BlackPearl and Checksums

Spectra Logic’s highest priority is protecting our customers’ data. BlackPearl and the tape libraries that sit behind it have a number of features to ensure that your data stays protected. We start data integrity as soon as data is ingested by BlackPearl. Client applications sending data to BlackPearl can pass in a checksum to ensure that the data arrives safely. A checksum acts as a fingerprint for the file and can be used to make sure that the file received by BlackPearl is the same file that the client thought it sent. BlackPearl accepts MD-5, CRC-32, CRC-32C, SHA-256, or SHA-512 checksums. The client provides the checksum type and value in the header of the API PUT operation:

Content-MD5: 37r//gvw/aB3GmilbcUJpg==

A checksum can also be performed using our C, C#/.NET, and Java Software Development Kits.

BlackPearl uses the checksum provided for each file to ensure that the file it received is the same as the file the client sent.
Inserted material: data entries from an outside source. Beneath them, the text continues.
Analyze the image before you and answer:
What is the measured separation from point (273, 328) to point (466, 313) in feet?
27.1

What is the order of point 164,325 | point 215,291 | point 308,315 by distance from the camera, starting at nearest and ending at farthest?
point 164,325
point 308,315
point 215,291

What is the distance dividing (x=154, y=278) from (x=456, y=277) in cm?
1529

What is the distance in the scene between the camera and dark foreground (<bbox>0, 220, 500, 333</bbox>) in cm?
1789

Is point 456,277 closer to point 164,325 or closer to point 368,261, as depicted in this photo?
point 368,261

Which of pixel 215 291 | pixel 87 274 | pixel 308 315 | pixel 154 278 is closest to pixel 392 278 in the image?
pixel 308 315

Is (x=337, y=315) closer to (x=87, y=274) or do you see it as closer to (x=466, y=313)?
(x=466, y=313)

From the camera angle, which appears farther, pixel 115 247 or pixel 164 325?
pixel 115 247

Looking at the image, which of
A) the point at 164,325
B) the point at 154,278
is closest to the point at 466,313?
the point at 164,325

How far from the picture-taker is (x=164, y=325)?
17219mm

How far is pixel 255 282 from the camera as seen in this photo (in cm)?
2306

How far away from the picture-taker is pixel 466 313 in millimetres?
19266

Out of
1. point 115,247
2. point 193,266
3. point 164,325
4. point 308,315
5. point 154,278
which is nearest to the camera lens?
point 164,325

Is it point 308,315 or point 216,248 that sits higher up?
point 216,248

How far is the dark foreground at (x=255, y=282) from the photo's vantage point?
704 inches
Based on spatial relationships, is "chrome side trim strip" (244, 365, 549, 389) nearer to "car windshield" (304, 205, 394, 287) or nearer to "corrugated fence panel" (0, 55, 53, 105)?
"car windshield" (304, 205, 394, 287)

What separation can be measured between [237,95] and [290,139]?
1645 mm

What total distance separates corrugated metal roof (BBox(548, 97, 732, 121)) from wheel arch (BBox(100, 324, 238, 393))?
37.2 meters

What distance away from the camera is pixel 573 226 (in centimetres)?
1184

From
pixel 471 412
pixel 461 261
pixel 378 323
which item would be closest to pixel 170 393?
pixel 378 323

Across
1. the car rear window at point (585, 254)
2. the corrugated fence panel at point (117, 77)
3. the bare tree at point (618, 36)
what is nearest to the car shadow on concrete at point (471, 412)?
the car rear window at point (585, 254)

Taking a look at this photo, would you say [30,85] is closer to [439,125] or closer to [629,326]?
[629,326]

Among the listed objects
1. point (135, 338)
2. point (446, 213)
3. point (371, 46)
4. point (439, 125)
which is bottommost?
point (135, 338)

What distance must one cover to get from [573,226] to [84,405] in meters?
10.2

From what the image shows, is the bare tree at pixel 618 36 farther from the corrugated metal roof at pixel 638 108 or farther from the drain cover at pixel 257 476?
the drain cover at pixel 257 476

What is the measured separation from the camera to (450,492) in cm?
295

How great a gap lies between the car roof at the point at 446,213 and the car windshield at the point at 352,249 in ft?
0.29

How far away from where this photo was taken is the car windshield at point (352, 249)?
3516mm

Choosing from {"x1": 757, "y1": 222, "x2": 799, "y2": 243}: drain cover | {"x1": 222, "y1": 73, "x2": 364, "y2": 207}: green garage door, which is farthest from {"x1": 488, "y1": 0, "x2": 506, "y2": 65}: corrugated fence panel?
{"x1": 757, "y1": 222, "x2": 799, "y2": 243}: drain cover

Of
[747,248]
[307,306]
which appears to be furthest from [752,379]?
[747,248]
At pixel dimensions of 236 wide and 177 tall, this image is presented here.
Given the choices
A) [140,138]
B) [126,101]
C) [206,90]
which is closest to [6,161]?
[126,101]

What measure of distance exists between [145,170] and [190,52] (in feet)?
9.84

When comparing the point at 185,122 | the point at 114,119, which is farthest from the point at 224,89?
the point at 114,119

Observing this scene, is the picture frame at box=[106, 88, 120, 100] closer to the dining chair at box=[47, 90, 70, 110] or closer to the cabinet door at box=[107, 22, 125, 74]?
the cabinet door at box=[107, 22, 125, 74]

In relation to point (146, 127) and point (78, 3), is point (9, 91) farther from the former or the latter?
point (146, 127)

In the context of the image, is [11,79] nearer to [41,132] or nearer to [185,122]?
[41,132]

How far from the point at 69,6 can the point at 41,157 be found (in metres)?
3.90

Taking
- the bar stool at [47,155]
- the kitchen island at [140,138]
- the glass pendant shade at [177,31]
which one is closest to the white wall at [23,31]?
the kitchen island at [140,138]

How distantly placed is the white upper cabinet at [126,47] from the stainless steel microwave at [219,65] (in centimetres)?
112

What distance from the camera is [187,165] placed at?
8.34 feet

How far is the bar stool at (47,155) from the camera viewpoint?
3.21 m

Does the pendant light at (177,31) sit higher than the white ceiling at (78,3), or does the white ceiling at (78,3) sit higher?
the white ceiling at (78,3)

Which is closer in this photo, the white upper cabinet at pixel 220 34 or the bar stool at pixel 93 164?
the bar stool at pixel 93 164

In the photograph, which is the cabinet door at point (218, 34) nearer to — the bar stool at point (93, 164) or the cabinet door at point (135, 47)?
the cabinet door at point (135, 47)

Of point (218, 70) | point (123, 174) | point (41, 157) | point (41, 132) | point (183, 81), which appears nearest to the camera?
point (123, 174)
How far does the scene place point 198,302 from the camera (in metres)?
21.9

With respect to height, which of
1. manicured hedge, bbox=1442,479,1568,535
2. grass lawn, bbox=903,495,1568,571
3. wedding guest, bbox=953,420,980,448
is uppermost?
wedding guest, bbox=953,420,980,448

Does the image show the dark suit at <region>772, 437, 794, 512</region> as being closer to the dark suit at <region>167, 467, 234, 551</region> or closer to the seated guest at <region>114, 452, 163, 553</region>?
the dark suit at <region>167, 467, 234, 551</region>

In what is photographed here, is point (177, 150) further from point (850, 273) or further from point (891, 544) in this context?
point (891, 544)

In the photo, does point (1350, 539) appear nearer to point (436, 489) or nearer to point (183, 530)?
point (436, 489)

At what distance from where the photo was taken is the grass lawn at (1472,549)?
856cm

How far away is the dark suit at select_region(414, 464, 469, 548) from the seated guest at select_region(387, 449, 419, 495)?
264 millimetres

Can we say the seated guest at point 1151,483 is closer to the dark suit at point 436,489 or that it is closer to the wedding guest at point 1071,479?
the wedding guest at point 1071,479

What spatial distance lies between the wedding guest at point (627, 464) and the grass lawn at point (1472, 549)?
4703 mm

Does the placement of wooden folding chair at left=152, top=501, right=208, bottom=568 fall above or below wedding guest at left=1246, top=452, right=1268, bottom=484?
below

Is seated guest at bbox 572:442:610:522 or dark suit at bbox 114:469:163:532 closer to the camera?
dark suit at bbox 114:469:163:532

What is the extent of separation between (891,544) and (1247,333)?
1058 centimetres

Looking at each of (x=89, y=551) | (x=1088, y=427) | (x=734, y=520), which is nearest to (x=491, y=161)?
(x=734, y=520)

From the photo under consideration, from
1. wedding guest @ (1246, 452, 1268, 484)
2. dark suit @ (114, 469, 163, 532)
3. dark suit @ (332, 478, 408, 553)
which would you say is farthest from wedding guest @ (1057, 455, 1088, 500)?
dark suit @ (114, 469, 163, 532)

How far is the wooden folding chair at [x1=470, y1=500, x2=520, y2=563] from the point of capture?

If the checksum does not match correctly with the file that was received, BlackPearl will return an error (400 – bad digest) to the client. If the client does not pass in a checksum with the file, BlackPearl will automatically create a checksum for the file. By default this checksum type will be MD-5, though the checksum type can be changed on the data policy settings on the bucket (a bucket is a top-level container for objects/files in BlackPearl). BlackPearl then stores the checksum, whether generated by the client or BlackPearl itself, both in its object database and with the file on tape.

Once stored by BlackPearl, the checksum can be used internally to make sure the file is still valid when it is recalled back from tape. BlackPearl will automatically do a checksum if the file is requested by a client (GET) and the file must come from tape. The checksum is done both as the file is coming from tape and after it has landed on the BlackPearl cache. BlackPearl will also provide the checksum value to the client so that the client can verify that it successfully received the file as well.

In some cases, when using the Bulk PUT operations, the client may be required to break the object into multiple “blobs” to upload it to BlackPearl. In this case, a checksum will be used for each blob uploaded to BlackPearl. The same is true when using Multi-Part Upload – each part of the file will have its own checksum. BlackPearl also supports Partial-File Restore, which is the ability to restore (GET) part of a file. With Partial-File Restore, a client can specify, for example, that it wants to retrieve the first 2GB of a 10GB file. In order to perform a checksum in this case, BlackPearl must first retrieve the entire file (or chunk) from tape. Once BlackPearl has completed the checksum on the file or chunk, it can send the partial file to the client.

Because BlackPearl may not always calculate the checksum for an entire file (because it may be broken up into multiple pieces), developers may want to have their clients calculate the entire file checksum itself. This value could then be stored in the file’s metadata when uploaded to BlackPearl. When the file is later retrieved, the client could calculate the checksum again and compare the values.